SAS has been rolling out its in-database and in-warehouse analytics over the last few months and I thought it was time to get an update. SAS sees its in-database strategy as one way to address some of the challenges in putting analytics to work, especially in high-volume operational environments. In-database analytics can reduce the time and labor to develop and deploy analytic applications, reduce unnecessary data movement and latency and better utilize companies’ increasingly powerful database and data warehouse infrastructure. Generally putting analytic models into production involves analytic data preparation, the modeling itself and then scoring of data in the production environment. In the in-database scenario, SAS sees most of the analytic data preparation moving to the database/warehouse along with some of the modeling tasks themselves and all of the actual scoring. Essentially the database increasingly becomes the next host for SAS deployment.
Obviously SAS does a lot of integration work with databases to provide connectivity using native access engines. This level of support is offered for all the major RDBMS vendors, the leading hardware and software warehouse appliances as well as several columnar databases. Through these native access engines SAS is also translating Base SAS procedures into SQL for execution in the database. SAS also provides implicit SQL passthru (mapping SAS to vendor-specific SQL), ensures that the relevant SAS/ACCESS Engine provides rapid data access.
SAS pushes some Base SAS procedures into the Teradata database (e.g. FREQ, SUMMARY, MEANS, and the RANK procedures) and integrates the SAS Format library within the database so that it can support processing of SAS formats. SAS is expanding the support for Base SAS Procedures to include IBM DB2 and Oracle in the upcoming SAS 9.2 release.
The in-database integration effort is divided into baseline and advanced capabilities. The baseline integration allows SAS formats to be used inside the database and integrates the SAS scoring code generated from SAS Enterprise Miner. The more advanced integration adds support for SAS analytical processes (data preparation, data exploration and analytic modeling) running end-to-end inside the database.
Baseline in-database support (i.e. SAS Scoring Accelerator) is currently provided for Teradata, as part of the SAS and Teradata partnership, with support for Netezza and IBM DB2 in limited availability. SAS Scoring Accelerator enables customers to translate models created in SAS Enterprise Miner into database-specific functions to be deployed and then executed directly within the database environment.
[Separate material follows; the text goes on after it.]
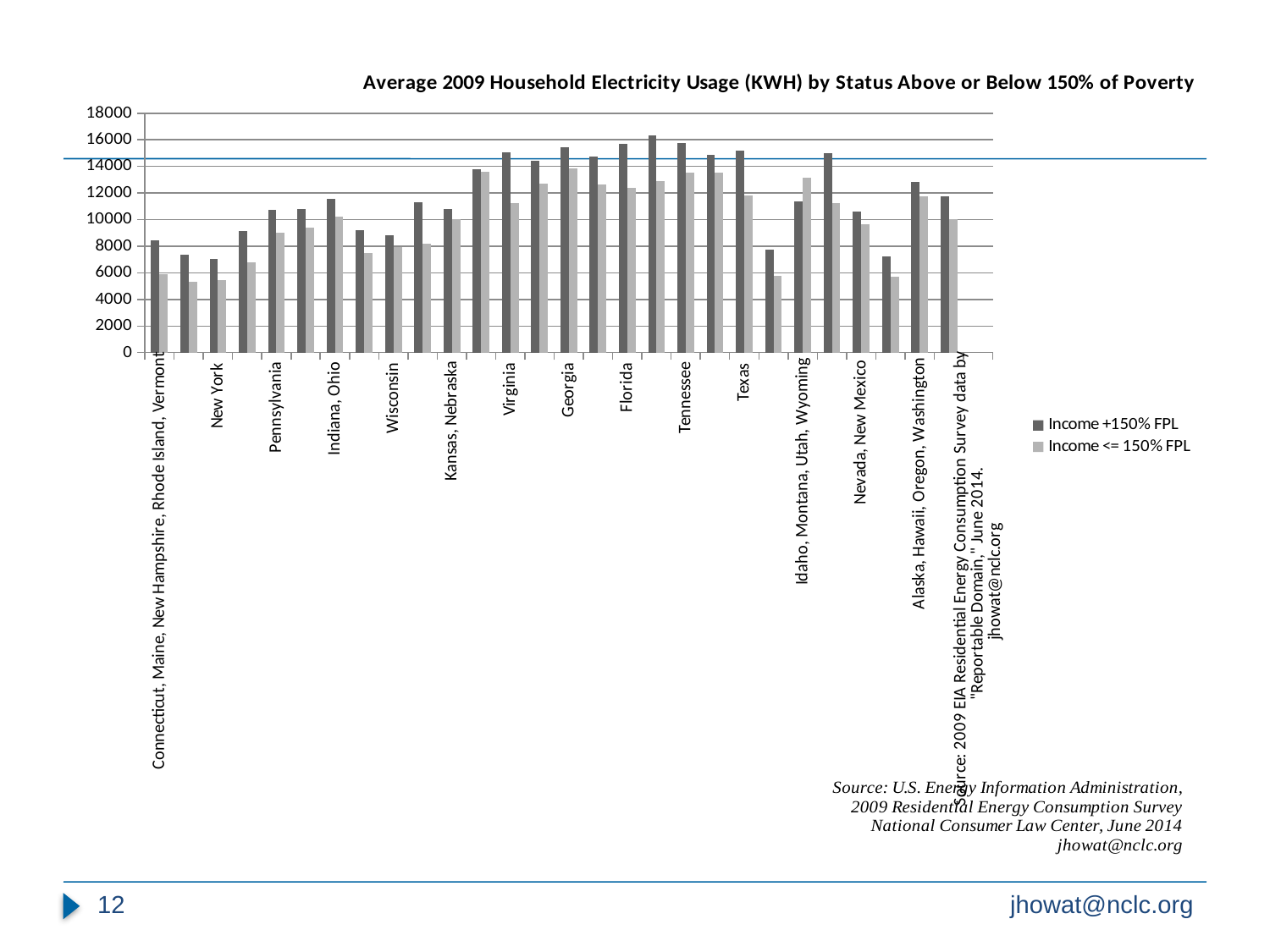
What is the title of the chart? Average 2009 Household Electricity Usage (KWH) by Status Above or Below 150% of Poverty Is the Income +150% FPL value for Virginia greater or less than 14000? greater Is the Income <= 150% FPL value for Pennsylvania greater or less than 10000? less Is the Income <= 150% FPL value for Idaho, Montana, Utah, Wyoming greater or less than 12000? greater What kind of chart is shown on the slide? bar chart How many series does the legend list? 2 For Florida, which series has the larger value: Income +150% FPL or Income <= 150% FPL? Income +150% FPL For Idaho, Montana, Utah, Wyoming, which series has the larger value: Income +150% FPL or Income <= 150% FPL? Income <= 150% FPL Which legend entry is shown in the lighter grey colour? Income <= 150% FPL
SAS Model Manager provides integration with the SAS Scoring Accelerator for publishing and validating SAS Enterprise Miner models as in-database scoring functions for organizations that need to manage a large repository of models throughout the lifecycle.
The advanced in-database support is currently limited to Teradata. The SAS Analytic Accelerator for Teradata embeds a select set of SAS analytic procedures inside the Teradata warehouse. This ensures that a significant proportion of analytic data preparation tasks, as well as some modeling tasks that require significant resources, are performed in the data warehouse itself. These tasks remain integrated with the analytic steps performed outside the warehouse, managed by an overall SAS Enterprise Miner or SAS/STAT process, but take advantage of the performance and scalability of Teradata while eliminating much of the data movement required in model development.
Depending on customer demand and partnership dynamics SAS has made it clear that it expects to expand the range of capabilities available in the databases / data warehouses it supports and that it will add more database / data warehouse vendors to the list in order to offer both baseline and advanced in-database.